Il n’y a donc pas de risque de confusion avéré entre les modèles de chaussure de la SARL MEXICANA et ceux de ses concurrentes.
Par ailleurs, le choix de décliner les modèles de bottes en différentes couleurs, vert, jaune, rouge, n’est pas en soi constitutif de concurrence déloyale dès lors que l’apparence vivement colorée est l’une des caractéristiques propre à ces chaussures.
La SARL MEXICANA sera donc déboutée de ses demandes fondées sur la concurrence déloyale.
La SARL MEXICANA sera condamnée à verser à la SARL OVYE venant aux droits de la SARL N, la SARL STUDIO D&D, et la SARL G H la somme de 500 euros chacune, à Madame B A la somme de 800 euros, et à la société EDO FABRIZIO CHINI et la société K L la somme de 400 euros chacune au titre de l’article 700 du Code de procédure civile.
L’exécution provisoire n’étant pas opportune compte tenu des dispositions du présent jugement elle ne sera pas ordonnée.
PAR CES MOTIFS
LE TRIBUNAL,
STATUANT après audience publique, par jugement contradictoire rendu en premier ressort,
DIT que le modèle de santiags à motif floral de la SARL MEXICANA n’est pas protégé par le droit d’auteur.

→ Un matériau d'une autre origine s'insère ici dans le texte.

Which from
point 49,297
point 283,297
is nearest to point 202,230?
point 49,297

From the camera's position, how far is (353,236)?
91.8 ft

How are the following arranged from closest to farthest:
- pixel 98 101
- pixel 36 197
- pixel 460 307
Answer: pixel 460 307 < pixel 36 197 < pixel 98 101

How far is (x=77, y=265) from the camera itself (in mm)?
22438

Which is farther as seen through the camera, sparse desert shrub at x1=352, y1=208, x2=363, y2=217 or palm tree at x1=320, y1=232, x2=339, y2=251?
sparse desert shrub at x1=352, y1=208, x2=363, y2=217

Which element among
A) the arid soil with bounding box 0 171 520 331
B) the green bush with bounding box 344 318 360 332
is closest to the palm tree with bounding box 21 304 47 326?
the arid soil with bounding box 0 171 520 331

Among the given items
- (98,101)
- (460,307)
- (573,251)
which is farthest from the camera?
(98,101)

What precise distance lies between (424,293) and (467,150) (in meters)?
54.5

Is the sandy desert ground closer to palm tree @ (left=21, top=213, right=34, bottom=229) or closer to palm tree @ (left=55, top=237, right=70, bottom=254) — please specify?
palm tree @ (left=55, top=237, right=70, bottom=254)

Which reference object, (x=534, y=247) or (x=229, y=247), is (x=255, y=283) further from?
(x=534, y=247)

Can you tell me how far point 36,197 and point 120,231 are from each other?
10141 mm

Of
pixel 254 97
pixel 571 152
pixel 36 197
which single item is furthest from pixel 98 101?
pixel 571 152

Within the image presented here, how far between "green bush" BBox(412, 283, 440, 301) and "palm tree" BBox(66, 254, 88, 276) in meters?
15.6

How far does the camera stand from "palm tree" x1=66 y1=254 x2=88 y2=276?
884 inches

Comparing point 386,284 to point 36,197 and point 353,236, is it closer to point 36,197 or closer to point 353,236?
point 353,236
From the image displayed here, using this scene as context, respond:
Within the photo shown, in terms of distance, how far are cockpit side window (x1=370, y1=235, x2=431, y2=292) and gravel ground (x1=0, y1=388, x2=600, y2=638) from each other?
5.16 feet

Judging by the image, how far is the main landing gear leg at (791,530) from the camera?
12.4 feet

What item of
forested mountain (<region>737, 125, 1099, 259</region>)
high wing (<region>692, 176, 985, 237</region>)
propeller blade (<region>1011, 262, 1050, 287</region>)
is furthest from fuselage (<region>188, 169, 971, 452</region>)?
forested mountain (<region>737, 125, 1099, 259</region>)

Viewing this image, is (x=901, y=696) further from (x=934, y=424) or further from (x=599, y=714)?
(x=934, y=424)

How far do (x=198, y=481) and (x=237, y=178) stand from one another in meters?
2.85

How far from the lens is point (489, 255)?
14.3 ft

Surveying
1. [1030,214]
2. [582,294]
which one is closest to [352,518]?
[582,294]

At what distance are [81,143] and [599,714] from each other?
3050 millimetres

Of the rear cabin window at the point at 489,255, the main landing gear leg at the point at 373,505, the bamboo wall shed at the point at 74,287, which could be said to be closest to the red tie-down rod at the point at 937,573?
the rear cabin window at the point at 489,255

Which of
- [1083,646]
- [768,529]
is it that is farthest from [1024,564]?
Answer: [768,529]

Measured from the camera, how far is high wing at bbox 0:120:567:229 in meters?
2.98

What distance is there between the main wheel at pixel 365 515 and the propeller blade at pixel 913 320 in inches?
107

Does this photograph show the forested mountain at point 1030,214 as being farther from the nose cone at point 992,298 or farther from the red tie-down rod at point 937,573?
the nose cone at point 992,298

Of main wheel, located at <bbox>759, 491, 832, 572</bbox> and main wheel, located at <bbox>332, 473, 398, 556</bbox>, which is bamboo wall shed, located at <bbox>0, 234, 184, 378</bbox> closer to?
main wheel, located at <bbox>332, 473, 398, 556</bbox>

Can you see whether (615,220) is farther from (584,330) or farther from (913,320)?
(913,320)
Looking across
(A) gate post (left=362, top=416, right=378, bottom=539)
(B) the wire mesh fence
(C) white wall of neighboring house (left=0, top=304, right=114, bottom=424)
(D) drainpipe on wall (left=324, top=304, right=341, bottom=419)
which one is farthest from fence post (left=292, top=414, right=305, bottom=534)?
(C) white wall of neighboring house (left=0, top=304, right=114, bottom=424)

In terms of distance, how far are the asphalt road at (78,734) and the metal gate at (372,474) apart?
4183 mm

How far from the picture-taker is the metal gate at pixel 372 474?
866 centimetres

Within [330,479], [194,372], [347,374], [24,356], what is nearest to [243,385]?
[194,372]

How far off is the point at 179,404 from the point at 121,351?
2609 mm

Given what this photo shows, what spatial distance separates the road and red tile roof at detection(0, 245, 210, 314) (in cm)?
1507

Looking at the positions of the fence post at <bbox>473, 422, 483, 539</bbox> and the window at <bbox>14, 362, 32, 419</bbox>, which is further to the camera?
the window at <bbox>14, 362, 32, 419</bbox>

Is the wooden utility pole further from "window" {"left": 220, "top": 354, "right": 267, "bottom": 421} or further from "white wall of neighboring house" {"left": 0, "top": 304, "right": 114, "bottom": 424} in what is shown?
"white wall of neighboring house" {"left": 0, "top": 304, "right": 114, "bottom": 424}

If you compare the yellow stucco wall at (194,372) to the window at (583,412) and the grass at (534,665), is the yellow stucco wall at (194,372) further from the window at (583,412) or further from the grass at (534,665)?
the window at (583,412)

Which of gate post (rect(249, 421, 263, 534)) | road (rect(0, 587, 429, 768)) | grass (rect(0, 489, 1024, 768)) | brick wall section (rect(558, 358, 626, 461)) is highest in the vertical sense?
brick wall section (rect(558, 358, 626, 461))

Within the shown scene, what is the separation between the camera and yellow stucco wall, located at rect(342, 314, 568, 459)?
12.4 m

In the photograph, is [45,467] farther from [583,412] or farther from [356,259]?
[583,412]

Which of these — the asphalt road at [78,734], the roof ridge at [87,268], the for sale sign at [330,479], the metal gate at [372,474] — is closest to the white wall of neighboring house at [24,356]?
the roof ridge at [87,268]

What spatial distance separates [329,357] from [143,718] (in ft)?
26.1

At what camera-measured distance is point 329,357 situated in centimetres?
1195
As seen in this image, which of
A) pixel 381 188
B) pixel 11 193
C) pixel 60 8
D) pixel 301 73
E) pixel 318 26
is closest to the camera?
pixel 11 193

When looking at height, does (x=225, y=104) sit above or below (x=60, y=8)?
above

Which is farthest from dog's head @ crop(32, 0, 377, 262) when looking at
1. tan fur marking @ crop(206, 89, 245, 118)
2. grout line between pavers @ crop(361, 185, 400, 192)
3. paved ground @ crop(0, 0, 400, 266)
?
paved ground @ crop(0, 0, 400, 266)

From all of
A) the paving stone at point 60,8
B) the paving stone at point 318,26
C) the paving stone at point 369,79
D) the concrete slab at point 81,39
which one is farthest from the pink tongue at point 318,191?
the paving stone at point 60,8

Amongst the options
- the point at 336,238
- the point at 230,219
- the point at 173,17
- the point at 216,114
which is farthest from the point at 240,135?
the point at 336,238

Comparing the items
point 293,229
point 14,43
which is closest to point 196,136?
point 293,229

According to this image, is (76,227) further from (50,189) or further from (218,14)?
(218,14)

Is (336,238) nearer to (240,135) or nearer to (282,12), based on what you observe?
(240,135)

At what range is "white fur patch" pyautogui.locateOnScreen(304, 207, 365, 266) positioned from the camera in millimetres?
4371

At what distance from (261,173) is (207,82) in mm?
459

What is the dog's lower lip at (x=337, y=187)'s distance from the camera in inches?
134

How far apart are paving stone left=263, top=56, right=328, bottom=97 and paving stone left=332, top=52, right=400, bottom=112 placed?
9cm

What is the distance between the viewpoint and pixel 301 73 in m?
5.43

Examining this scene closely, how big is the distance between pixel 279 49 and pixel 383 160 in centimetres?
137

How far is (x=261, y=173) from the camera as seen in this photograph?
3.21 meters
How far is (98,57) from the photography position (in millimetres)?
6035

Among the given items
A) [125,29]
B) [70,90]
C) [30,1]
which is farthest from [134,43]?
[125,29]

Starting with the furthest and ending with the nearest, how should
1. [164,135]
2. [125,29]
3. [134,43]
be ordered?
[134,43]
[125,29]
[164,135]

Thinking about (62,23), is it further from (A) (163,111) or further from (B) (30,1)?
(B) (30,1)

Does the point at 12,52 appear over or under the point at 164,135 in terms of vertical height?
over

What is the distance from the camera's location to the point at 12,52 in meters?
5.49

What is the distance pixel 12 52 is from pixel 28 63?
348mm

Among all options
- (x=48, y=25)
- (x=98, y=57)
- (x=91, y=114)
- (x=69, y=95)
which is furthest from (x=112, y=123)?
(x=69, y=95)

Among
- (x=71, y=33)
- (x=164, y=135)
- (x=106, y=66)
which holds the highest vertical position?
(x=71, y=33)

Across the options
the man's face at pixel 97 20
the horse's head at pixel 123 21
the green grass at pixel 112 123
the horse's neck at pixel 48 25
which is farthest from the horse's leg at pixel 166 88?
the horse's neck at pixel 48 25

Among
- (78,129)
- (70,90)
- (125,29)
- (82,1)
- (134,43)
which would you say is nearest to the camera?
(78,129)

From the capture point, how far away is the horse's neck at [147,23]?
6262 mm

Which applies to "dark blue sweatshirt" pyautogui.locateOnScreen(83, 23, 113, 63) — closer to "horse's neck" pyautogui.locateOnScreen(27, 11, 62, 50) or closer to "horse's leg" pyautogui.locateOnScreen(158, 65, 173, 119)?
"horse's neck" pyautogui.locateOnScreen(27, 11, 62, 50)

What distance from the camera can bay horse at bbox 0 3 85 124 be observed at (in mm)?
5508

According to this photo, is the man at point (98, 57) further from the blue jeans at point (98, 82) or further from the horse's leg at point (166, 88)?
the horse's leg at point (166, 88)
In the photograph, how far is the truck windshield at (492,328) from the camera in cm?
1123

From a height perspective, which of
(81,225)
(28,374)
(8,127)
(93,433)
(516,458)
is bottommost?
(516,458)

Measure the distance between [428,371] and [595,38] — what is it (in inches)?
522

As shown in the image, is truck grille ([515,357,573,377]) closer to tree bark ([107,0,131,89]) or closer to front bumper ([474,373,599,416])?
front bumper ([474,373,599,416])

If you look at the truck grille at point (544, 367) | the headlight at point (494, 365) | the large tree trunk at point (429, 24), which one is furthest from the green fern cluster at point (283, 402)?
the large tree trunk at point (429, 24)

DÉBOUTE la SARL MEXICANA de l’ensemble de ses demandes fondées sur la contrefaçon de droit d’auteur.
DÉBOUTE la SARL MEXICANA de l’ensemble de ses demandes fondées sur la concurrence déloyale.
CONDAMNE la SARL MEXICANA à verser à la SARL X venant aux droits de la SARL N, la SARL STUDIO D&D, et la SARL G H la somme de 500 euros chacune, à Madame B A la somme de 800 euros, et à la société EDO FABRIZIO CHINI et la société K L la somme de 400 euros chacune au titre de l’article 700 du Code de procédure civile.
DIT n’y avoir lieu au prononcé de l’exécution provisoire.
DIT que les dépens seront à la charge de la SARL MEXICANA avec distraction au profit de Maître Y, de Maître S et de Maître BIANCHI.
AINSI JUGE ET PRONONCE PAR MISE A DISPOSITION AU GREFFE DE LA 1eRE CHAMBRE CIVILE DU TRIBUNAL DE GRANDE INSTANCE DE MARSEILLE LE16 NOVEMBRE 2015.